Data distillation methods for genomic sequence-to-function models

Project description

distillseq

Data distillation methods for genomic sequence-to-function models

distillseq provides state-of-the-art data distillation and dataset condensation methods specifically designed for genomic deep learning models. Reduce your training dataset size while maintaining model performance.

Features

  • 🧬 Genomic-focused: Designed for sequence-to-function models (Enformer, etc.)
  • 🎯 Multiple methods: Gradient matching, k-mer diversity, gLM diversity, model confidence diversity, and random sampling
  • 🧪 Teacher distillation: Self-distillation with soft labels from teacher models
  • Efficient: Memory-optimized implementations for large genomic datasets
  • 🔧 Flexible: Works with any PyTorch dataset and model
  • 📊 Tracking: Optional Weights & Biases integration

Installation

pip install distillseq

For additional features:

# Install with genomic language model support
pip install distillseq[glm]

# Install with W&B tracking
pip install distillseq[wandb]

# Install all optional dependencies
pip install distillseq[all]

Quick Start

from distillseq import GradientMatching
import torch

# Your model and dataset
model = YourGenomicModel()
dataset = YourGenomicDataset()

# Distill to 10% of original size
distiller = GradientMatching(
    model=model,
    dataset=dataset,
    ratio=0.1,
    device='cuda'
)

# Get distilled dataset
distilled_dataset = distiller.distill()

Methods

1. Gradient Matching (Data Condensation)

Creates synthetic sequences that match the gradient distributions of the full dataset.

from distillseq import GradientMatching

distiller = GradientMatching(
    model=model,
    dataset=full_dataset,
    ratio=0.1,
    iterations=1000,
    batch_size=1024
)
synthetic_dataset = distiller.distill()

2. K-mer Diversity Sampling

Maximizes sequence diversity using Jensen-Shannon Divergence on k-mer distributions.

from distillseq import KmerDiversity

distiller = KmerDiversity(
    dataset=full_dataset,
    ratio=0.1,
    kmer_length=6,
    n_cores=20
)
diverse_indices = distiller.distill()

3. gLM Diversity Sampling

Maximizes diversity using genomic language model (DNABERT-S) embeddings.

from distillseq import GLMDiversity

distiller = GLMDiversity(
    dataset=full_dataset,
    ratio=0.1,
    model_name="zhihan1996/DNABERT-S",
    n_clusters=10
)
diverse_indices = distiller.distill()

4. Model Confidence Diversity

Stratified sampling across epistemic uncertainty levels using model ensemble or MC dropout.

from distillseq import ModelConfidenceDiversity

distiller = ModelConfidenceDiversity(
    dataset=full_dataset,
    model=trained_model,
    ratio=0.1,
    mc_dropout=10,  # Use MC dropout for uncertainty
    n_bins=100
)
diverse_indices = distiller.distill()

5. Random Sampling

Baseline method for comparison.

from distillseq import RandomSampling

distiller = RandomSampling(
    dataset=full_dataset,
    ratio=0.1,
    seed=42
)
random_indices = distiller.distill()

Teacher Distillation (Self-Distillation)

Apply teacher model predictions to create soft labels AFTER distillation selects samples.

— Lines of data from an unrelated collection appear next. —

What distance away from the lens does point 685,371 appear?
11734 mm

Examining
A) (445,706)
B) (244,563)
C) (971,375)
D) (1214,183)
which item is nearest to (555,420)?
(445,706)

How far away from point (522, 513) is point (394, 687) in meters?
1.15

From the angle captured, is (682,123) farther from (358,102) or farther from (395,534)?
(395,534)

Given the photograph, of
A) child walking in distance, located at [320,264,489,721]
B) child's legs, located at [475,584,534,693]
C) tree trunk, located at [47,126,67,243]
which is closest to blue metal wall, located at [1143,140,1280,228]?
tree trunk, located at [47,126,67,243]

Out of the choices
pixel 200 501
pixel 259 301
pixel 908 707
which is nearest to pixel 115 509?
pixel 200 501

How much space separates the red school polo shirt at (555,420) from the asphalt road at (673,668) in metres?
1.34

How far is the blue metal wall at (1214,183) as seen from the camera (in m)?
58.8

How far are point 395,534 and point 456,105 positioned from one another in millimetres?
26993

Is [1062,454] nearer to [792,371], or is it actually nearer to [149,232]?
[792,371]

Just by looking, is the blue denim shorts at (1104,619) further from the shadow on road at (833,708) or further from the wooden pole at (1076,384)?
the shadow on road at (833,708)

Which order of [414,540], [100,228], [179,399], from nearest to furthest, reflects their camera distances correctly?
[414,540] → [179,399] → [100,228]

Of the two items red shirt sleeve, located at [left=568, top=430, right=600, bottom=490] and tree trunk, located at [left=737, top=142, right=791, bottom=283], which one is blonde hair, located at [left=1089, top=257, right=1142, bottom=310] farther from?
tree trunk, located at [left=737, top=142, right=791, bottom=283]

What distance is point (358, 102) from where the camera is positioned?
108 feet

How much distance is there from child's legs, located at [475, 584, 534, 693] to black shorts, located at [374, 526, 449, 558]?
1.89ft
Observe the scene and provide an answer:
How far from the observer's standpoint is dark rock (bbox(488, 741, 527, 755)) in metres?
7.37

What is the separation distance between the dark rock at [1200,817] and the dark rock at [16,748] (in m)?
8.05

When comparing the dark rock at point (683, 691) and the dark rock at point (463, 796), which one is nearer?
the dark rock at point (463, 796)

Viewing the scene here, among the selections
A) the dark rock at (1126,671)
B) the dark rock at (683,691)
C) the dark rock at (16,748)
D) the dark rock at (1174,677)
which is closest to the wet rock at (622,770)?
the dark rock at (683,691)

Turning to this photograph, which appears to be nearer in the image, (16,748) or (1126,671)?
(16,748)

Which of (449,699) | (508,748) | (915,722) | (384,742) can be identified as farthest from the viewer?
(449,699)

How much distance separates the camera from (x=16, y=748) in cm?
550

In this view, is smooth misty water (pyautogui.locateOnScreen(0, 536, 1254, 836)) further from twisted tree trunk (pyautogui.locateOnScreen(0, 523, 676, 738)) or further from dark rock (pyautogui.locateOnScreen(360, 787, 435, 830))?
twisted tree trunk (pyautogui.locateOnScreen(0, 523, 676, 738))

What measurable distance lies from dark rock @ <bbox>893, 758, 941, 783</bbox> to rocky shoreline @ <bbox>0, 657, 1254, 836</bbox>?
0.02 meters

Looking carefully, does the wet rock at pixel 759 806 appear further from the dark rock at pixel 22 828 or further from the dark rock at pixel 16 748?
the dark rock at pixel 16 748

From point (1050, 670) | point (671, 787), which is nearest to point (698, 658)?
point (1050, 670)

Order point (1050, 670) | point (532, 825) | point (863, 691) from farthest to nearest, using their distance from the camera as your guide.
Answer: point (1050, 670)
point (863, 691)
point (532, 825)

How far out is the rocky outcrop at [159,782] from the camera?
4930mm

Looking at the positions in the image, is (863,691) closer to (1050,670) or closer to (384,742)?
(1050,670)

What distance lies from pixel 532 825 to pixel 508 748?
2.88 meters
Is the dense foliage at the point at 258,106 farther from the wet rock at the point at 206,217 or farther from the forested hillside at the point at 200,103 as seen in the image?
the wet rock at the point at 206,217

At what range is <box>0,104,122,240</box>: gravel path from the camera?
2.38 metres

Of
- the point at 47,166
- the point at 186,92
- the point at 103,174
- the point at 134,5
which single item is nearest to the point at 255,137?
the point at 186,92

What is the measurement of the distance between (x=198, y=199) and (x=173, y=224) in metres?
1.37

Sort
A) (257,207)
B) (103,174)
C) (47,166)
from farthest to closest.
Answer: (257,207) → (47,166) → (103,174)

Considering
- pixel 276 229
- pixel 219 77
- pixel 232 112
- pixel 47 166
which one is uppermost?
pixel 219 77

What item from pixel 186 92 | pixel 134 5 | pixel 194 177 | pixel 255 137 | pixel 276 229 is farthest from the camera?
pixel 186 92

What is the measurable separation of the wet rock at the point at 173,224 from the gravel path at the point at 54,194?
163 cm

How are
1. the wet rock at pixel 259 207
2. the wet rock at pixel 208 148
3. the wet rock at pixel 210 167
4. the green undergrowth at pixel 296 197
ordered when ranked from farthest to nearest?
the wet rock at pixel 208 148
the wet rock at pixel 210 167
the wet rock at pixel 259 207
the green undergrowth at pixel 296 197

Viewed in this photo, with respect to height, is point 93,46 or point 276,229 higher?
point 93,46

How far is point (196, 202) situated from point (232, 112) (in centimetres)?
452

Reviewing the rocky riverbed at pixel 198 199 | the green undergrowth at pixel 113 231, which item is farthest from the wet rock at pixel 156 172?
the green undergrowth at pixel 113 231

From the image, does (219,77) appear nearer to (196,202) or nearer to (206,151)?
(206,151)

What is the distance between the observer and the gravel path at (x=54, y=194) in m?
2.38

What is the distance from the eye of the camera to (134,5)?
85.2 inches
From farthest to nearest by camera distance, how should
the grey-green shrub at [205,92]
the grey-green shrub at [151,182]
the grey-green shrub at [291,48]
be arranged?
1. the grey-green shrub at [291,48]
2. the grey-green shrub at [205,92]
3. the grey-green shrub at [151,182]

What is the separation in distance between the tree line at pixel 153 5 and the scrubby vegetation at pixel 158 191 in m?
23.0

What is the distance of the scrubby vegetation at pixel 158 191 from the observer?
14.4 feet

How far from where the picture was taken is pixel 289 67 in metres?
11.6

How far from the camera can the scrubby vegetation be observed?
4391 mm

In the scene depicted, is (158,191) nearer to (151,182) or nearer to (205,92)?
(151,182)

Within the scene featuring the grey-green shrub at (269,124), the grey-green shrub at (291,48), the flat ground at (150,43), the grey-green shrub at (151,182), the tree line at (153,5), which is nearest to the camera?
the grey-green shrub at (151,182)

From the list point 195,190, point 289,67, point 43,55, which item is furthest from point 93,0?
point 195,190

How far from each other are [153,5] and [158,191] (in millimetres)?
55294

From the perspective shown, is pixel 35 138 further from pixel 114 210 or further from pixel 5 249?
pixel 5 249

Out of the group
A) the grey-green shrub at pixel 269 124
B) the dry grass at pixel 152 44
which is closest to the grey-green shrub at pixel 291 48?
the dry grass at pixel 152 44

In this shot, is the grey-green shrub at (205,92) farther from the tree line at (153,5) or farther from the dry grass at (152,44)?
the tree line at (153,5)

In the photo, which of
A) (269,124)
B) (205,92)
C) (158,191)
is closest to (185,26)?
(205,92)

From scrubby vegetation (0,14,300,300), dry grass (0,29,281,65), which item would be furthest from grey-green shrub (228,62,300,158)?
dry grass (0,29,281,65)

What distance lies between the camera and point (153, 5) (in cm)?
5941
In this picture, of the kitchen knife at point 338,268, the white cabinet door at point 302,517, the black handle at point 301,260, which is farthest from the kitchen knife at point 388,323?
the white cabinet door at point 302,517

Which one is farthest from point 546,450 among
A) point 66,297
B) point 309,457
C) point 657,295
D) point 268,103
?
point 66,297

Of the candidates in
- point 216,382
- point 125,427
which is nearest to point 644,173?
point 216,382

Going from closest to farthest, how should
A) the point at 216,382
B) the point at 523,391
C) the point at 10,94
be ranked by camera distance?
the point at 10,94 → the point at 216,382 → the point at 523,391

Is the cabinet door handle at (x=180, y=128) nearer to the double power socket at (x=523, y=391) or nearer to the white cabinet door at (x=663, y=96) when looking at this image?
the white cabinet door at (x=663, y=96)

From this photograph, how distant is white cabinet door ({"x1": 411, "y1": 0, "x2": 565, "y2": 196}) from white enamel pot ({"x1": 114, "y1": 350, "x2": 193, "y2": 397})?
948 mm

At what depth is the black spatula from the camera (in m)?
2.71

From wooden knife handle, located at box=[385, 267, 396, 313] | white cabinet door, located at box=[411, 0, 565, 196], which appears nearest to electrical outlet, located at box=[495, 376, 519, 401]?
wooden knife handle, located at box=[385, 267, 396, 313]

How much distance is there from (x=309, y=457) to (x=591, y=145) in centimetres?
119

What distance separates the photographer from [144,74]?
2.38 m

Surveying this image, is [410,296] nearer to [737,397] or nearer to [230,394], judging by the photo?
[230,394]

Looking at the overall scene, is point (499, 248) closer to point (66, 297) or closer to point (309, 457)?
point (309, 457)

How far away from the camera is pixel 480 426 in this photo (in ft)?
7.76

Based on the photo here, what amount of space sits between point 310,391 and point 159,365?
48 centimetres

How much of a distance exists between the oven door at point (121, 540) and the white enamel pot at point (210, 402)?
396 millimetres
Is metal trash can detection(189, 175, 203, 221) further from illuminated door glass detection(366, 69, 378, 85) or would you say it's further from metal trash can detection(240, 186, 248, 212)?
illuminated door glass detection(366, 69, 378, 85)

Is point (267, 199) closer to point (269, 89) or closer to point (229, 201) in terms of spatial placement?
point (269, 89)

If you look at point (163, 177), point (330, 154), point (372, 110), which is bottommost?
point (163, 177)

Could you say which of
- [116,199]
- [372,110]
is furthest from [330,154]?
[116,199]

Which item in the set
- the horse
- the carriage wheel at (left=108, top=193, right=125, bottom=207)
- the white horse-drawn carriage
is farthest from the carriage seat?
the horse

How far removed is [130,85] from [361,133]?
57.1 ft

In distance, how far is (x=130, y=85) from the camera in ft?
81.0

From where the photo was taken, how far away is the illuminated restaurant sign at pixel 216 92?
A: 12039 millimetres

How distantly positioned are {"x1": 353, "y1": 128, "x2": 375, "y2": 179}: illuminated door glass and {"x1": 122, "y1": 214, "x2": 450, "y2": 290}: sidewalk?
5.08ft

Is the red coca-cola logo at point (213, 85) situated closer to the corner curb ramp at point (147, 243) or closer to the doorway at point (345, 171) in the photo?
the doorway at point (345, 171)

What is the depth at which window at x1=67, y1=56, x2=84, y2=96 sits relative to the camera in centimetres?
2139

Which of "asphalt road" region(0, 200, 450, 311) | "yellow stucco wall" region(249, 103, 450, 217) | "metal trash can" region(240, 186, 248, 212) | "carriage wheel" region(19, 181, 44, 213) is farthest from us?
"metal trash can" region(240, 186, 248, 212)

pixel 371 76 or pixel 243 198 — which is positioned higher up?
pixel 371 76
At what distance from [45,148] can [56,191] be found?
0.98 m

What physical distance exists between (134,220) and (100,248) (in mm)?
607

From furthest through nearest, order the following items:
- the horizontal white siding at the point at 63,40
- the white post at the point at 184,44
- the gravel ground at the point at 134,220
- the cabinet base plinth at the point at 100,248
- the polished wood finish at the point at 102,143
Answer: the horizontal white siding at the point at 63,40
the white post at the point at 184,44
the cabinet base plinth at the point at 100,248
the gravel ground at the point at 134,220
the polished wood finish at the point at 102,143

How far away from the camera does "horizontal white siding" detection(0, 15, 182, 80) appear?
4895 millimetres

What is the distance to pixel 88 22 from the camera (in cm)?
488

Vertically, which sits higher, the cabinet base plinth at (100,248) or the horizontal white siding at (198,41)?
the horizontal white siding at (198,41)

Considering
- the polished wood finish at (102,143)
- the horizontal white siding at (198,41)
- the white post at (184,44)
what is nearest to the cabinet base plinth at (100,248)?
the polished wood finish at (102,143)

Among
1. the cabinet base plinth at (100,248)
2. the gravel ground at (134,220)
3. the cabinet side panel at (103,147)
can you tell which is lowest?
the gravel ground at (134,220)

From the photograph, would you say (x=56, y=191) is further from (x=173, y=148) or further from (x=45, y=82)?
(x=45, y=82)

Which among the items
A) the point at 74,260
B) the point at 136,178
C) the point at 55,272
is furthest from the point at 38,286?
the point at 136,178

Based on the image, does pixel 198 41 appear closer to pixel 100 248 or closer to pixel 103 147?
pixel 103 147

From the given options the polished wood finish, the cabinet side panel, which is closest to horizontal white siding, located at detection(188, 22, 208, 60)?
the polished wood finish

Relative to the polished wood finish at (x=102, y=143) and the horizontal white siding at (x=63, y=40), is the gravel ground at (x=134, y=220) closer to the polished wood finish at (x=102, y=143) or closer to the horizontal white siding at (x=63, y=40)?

This is much more efficient than pre-computing predictions for the entire dataset!

from distillseq import apply_teacher_predictions, KmerDiversity

# Step 1: Distill to select important samples first
distiller = KmerDiversity(dataset=original_dataset, ratio=0.1)
indices = distiller.distill()

# Step 2: Apply teacher predictions ONLY to selected samples
teacher_dataset = apply_teacher_predictions(
    dataset=original_dataset,
    indices=indices,
    teacher_models=trained_model,  # Or [model1, model2, model3] for ensemble
    device='cuda'
)

# Step 3: Train on distilled data with soft labels
train_loader = DataLoader(teacher_dataset, batch_size=32)

Key advantages:

  • Efficient: Only compute predictions for selected samples (10-20x speedup typical)
  • Ensemble support: Automatically averages predictions from multiple teachers
  • MC dropout: Incorporate epistemic uncertainty
  • Compatible: Works with all 5 distillation methods

See Teacher Distillation Tutorial for comprehensive examples.

Documentation

Tutorials

Guides

Full documentation is available at https://distillseq.readthedocs.io

Citation

If you use distillseq in your research, please cite:

##TODO: Add when avail

License

MIT License - see LICENSE file for details.

Project details


Download files

Download the file for your platform. If you're not sure which to choose, learn more about installing packages.

Source Distribution

distillseq-0.1.0.tar.gz (24.2 kB view details)

Uploaded Source

Built Distribution

If you're not sure about the file name format, learn more about wheel file names.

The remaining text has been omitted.